Na domiar złego te filmy się bardzo źle zestarzały. Wiem, że pierwsza część ma już dziewiętnaście lat – i co z tego? Park Jurajski ma dwadzieścia siedem (i trzydzieści milionów dolarów budżetu mniej, bo sprawdziłam) i do dziś właściwie nic tam nie wygląda źle. Za to jeśli ogląda się Władcę Pierścieni w 2020 roku, okazuje się, że to boli. Zgoda, Gollum i orki wyglądają nieźle, ale to trochę za mało, żeby mnie zachwycić.

Biorąc pod uwagę, że film nie może mnie porwać fabułą, bo zna ją chyba każdy, sądziłam, że porwie mnie wspaniałymi kadrami i stroną wizualną – na co też zwykle zwracam uwagę. Niestety i tutaj się zawiodłam. Liczyłam na dobre aktorstwo… I też przepadło. Bronią się Ian McKellen, Viggo Mortensen i Andy Serkis, reszta jest w najlepszym razie dobra, ale nie spektakularna.

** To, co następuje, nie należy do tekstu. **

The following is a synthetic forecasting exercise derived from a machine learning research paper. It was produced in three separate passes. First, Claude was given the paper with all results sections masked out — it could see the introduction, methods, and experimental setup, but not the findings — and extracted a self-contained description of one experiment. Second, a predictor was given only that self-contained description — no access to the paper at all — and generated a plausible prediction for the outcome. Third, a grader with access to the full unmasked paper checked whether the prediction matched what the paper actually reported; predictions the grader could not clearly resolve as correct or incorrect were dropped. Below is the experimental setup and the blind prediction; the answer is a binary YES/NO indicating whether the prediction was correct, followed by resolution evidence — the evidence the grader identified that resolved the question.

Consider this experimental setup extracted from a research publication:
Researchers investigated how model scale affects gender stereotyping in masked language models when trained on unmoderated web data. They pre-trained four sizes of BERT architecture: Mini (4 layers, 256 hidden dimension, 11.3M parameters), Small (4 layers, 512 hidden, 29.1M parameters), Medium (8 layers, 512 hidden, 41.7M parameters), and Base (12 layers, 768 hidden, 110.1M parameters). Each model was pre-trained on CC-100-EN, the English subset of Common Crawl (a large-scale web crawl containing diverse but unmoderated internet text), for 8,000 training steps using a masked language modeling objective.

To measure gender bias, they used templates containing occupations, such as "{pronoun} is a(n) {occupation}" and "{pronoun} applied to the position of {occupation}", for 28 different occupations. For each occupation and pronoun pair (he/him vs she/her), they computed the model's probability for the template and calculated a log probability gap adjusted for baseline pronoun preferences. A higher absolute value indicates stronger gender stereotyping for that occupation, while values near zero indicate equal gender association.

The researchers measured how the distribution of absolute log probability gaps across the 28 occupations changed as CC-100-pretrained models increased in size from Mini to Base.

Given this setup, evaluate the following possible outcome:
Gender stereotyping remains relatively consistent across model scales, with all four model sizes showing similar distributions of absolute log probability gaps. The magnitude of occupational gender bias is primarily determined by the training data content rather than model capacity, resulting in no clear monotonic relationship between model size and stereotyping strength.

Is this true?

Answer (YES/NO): NO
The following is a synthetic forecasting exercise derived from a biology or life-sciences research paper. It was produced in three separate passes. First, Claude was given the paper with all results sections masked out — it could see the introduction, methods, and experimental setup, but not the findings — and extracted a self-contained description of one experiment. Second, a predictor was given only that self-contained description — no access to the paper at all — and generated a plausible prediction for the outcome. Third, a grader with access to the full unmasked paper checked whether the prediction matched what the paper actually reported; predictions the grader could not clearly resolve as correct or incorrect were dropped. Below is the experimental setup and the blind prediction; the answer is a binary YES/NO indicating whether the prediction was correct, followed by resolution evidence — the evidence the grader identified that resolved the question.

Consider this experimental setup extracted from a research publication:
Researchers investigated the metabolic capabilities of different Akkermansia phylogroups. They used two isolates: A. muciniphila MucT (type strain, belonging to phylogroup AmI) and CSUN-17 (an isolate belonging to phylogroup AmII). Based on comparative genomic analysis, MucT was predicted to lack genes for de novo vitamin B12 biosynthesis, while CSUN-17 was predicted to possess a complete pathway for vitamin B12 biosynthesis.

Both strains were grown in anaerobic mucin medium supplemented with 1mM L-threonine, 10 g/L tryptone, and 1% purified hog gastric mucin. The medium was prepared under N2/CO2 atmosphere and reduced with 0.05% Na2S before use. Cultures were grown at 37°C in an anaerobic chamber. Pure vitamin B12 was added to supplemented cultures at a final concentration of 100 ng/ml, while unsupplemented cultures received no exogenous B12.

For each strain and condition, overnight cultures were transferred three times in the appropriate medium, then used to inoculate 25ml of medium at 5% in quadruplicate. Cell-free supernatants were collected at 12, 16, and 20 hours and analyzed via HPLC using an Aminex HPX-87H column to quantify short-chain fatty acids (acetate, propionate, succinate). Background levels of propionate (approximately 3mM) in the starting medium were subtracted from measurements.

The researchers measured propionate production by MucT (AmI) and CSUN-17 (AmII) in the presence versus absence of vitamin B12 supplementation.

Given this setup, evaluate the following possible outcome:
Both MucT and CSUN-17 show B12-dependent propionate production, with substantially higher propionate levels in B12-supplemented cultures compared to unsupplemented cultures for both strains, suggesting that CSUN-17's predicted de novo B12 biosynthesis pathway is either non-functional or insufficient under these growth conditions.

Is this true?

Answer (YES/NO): NO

Zdaję sobie sprawę z tego, że skrytykowałam właśnie filmy, które dla wielu stanowią nienaruszalną świętość – ale zachęcam gorąco wszystkie te osoby do zdystansowania się do trylogii Jacksona. Zachęcam do obejrzenia jej jeszcze raz, bez sentymentu, chłodnym, logicznym okiem. Okaże się wówczas, że to wielkie, ponadczasowe arcydzieło bardzo zestarzało się już dziś.